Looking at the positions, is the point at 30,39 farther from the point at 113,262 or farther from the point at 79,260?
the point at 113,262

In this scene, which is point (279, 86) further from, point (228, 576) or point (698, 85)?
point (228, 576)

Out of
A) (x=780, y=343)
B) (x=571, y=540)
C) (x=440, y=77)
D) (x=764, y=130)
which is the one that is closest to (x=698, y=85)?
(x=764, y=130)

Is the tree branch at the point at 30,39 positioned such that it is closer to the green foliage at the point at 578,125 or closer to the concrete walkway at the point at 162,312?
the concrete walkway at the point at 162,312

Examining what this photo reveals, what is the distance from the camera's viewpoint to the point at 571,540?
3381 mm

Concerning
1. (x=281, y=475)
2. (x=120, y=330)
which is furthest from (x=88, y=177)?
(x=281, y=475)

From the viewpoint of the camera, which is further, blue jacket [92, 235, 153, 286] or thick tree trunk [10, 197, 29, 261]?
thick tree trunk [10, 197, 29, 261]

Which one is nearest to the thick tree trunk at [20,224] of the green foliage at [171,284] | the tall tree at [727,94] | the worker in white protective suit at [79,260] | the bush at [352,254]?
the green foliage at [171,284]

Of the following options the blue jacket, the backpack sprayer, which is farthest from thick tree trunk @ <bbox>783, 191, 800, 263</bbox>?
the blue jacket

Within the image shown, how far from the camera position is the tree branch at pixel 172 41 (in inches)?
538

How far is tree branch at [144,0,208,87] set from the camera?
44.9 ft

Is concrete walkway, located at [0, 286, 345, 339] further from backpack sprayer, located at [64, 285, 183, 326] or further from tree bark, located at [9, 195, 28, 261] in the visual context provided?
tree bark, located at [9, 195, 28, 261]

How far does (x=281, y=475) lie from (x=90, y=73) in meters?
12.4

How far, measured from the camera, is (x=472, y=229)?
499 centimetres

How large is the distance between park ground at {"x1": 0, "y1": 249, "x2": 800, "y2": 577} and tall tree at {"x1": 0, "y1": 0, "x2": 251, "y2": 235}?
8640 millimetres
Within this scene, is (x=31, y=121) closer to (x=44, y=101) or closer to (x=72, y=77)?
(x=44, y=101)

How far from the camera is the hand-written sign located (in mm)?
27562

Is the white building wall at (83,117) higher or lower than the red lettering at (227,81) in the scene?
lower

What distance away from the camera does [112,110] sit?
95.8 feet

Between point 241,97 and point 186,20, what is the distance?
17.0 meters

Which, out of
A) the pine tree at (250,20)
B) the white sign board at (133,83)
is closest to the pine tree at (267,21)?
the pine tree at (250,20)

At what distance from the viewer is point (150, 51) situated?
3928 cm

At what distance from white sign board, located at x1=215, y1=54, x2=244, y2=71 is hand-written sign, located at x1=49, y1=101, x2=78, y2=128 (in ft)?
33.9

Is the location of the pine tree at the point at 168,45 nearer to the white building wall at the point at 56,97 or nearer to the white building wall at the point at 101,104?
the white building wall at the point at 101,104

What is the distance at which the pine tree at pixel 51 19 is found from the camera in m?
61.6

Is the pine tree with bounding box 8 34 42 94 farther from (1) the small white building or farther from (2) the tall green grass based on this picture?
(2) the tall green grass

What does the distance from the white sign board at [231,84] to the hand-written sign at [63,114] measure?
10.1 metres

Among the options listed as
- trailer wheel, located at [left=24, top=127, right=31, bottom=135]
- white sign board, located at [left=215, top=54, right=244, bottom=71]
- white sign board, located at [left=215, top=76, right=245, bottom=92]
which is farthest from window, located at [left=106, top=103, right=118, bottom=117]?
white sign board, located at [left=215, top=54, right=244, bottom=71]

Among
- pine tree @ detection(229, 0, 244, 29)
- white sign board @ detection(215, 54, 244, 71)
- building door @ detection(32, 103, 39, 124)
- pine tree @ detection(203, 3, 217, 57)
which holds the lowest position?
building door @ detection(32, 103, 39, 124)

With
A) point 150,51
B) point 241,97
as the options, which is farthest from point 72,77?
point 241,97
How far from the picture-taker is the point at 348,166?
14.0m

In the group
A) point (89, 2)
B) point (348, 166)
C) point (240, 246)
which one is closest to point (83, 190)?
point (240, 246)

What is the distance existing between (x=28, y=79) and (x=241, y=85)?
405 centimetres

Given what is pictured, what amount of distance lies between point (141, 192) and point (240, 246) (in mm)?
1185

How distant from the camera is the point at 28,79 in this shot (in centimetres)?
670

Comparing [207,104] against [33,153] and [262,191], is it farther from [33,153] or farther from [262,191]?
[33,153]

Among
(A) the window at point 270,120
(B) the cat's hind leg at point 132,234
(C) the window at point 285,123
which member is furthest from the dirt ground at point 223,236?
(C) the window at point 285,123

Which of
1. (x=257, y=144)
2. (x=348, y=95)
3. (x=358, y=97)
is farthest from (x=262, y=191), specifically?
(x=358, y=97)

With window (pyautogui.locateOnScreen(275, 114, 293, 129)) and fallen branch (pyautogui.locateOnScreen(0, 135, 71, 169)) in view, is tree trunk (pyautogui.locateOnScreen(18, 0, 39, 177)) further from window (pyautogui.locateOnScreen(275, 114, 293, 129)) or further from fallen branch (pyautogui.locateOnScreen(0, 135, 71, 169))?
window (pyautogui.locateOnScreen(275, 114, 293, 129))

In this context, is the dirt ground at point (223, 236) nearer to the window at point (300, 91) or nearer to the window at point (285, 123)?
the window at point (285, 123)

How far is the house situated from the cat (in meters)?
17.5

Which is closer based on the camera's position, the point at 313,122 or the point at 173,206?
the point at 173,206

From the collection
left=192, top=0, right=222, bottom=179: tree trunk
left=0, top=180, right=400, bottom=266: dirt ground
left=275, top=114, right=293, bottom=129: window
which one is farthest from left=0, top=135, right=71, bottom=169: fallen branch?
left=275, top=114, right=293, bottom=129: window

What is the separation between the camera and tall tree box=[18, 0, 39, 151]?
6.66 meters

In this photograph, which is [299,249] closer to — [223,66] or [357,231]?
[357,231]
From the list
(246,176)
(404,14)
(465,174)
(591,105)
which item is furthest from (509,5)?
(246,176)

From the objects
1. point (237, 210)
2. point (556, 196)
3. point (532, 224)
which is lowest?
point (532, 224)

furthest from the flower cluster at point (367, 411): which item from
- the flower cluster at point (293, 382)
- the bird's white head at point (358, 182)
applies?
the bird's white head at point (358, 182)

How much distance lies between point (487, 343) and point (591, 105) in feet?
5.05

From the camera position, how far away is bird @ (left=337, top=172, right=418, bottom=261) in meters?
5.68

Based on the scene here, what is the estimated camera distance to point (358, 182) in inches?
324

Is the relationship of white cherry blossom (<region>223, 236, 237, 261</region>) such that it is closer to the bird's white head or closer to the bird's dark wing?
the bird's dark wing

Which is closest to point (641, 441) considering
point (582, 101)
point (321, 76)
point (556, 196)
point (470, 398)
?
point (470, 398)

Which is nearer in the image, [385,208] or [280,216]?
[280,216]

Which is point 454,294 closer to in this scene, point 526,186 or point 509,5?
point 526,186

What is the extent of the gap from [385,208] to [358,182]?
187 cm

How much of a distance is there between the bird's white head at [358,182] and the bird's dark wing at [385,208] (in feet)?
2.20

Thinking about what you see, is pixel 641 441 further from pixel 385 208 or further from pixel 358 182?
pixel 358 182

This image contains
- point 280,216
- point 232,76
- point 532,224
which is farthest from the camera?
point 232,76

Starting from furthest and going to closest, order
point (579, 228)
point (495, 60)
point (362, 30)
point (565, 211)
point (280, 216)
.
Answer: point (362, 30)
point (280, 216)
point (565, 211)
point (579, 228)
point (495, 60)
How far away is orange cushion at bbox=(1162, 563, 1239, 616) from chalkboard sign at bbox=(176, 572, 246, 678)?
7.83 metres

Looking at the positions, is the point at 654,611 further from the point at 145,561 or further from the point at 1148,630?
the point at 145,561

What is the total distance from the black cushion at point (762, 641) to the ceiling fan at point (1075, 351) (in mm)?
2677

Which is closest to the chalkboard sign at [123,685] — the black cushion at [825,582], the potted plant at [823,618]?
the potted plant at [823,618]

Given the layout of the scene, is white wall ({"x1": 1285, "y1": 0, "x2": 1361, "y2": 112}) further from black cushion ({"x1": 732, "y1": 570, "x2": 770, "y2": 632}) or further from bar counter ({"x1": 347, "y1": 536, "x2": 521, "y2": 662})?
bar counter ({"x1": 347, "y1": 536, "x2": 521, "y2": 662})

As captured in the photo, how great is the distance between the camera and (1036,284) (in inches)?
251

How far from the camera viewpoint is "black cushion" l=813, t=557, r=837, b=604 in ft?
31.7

Short exercise:
Format the records from the line with "This image contains" to the line with "7.83 metres" as a JSON list of strings, one string per line, leaving out blank lines.

Written response:
[
  "This image contains",
  "- point 280,216",
  "- point 232,76",
  "- point 532,224",
  "which is farthest from the camera?",
  "point 232,76",
  "Starting from furthest and going to closest, order",
  "point (579, 228)",
  "point (495, 60)",
  "point (362, 30)",
  "point (565, 211)",
  "point (280, 216)",
  ".",
  "Answer: point (362, 30)",
  "point (280, 216)",
  "point (565, 211)",
  "point (579, 228)",
  "point (495, 60)",
  "How far away is orange cushion at bbox=(1162, 563, 1239, 616) from chalkboard sign at bbox=(176, 572, 246, 678)?",
  "7.83 metres"
]